Had it not been that his father is the president, it is highly unlikely many people outside his immediate circle of friends would have known who Andile Ramaphosa was.

But ever since Cyril Rampahosa took the reins as the country’s first citizen, his son has been in the headlines, albeit for the wrong reasons - wrong enough to prompt the president to vow that, should his son be found wanting, “I will be the first, absolutely first, to make sure that he becomes accountable, even if it means I am the one who takes him to the police station”.

Ramaphosa made this promise to Parliament over the R500 000 that was deposited into his son’s account by the prisons facilities company Bosasa, now trading as African Global Operations.

Both father and son have since performed somersaults regarding complicity in the money that was made as a donation towards the CR17 campaign to take over at Luthuli House after Nasrec.

As fate would have it, it turned out the half a million rand was just the tip of the iceberg in a larger ocean of financial skulduggery.

On March 28, IOL had this report: “Pressure is mounting on President Cyril Ramaphosa to act on revelations that his son Andile received R2 million from business links with Bosasa.”

Before the Ramaphosas there was former president Jacob Zuma, “uBaba kaDuduzane” (Duduzane’s father), who made bloodline business a factor of our daily discourse. The two became the poster duo for what political analyst Dumisani Hlophe calls a case of being born “into a network”.

The young Zuma made oodles of money from his father’s connections to the Guptas, not from any remarkable business acumen.
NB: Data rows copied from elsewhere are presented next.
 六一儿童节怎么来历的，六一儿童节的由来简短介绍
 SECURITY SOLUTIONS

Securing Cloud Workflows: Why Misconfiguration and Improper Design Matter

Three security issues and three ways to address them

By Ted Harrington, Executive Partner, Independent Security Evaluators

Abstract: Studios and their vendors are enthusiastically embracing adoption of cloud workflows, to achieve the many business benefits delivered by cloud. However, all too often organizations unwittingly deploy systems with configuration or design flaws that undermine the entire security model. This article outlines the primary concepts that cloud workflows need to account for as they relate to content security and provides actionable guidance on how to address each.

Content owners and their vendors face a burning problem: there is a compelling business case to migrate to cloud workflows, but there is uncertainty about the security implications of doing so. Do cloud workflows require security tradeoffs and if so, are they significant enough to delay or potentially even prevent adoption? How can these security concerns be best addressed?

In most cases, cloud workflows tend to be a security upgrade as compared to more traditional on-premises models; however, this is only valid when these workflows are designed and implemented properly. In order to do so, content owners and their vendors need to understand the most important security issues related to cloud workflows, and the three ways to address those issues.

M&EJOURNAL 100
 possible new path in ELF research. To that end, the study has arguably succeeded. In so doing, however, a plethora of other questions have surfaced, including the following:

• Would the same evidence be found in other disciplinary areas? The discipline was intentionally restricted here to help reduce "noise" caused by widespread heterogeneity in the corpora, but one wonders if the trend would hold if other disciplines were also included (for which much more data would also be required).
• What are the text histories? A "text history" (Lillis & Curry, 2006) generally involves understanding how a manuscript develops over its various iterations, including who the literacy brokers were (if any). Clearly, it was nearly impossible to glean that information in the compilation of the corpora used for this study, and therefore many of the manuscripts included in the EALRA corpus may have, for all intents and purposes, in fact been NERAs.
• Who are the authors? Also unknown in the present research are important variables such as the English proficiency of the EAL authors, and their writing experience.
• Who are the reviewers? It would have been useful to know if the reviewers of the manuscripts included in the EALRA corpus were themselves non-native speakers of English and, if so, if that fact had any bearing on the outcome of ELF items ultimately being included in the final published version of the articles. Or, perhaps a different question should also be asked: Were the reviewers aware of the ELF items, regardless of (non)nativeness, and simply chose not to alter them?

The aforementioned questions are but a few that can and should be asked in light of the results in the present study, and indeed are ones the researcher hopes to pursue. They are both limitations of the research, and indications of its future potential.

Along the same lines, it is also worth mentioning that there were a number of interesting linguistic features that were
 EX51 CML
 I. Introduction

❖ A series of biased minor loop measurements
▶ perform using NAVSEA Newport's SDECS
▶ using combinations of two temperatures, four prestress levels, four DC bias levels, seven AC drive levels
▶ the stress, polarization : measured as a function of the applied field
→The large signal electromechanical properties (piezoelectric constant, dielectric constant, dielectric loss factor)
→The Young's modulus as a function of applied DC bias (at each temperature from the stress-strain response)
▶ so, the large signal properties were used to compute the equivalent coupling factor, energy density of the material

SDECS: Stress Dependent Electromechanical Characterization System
As unscientific as it may sound, Duduzane does not strike one as an A-student who could have shown precocious talent.

While Duduzane was clearly the blue-eyed boy of the Gupta brothers, he was not the only “son of the fathers” who was favoured by Saxonwold.

Tshepiso Gift Magashule, son of ANC secretary-general Ace Magashule, was in the pockets of the Guptas - all he had to do was give the Free State government and deals to the Indian family on a silver platter in exchange for gifts, like overseas trips and cash.

Former finance minister Nhlanhla Nene, who resigned after admitting at the state capture commission that he visited the Guptas’ Saxonwold mansion eight times, not four, pushed his son Siyabonga to the front of the queue at the trough before he left office in disgrace.

It has emerged that the young Nene secured funding for a Mozambican deal from the Public Investment Corporation during the time Nene senior was chairman of the corporation.

Political analyst, Ebrahim Fakir, said: “It would be naive to think that those proximate to power would not be preferential beneficiaries of (sometimes unearned) business and largesse in the form of business, work or even gifts.”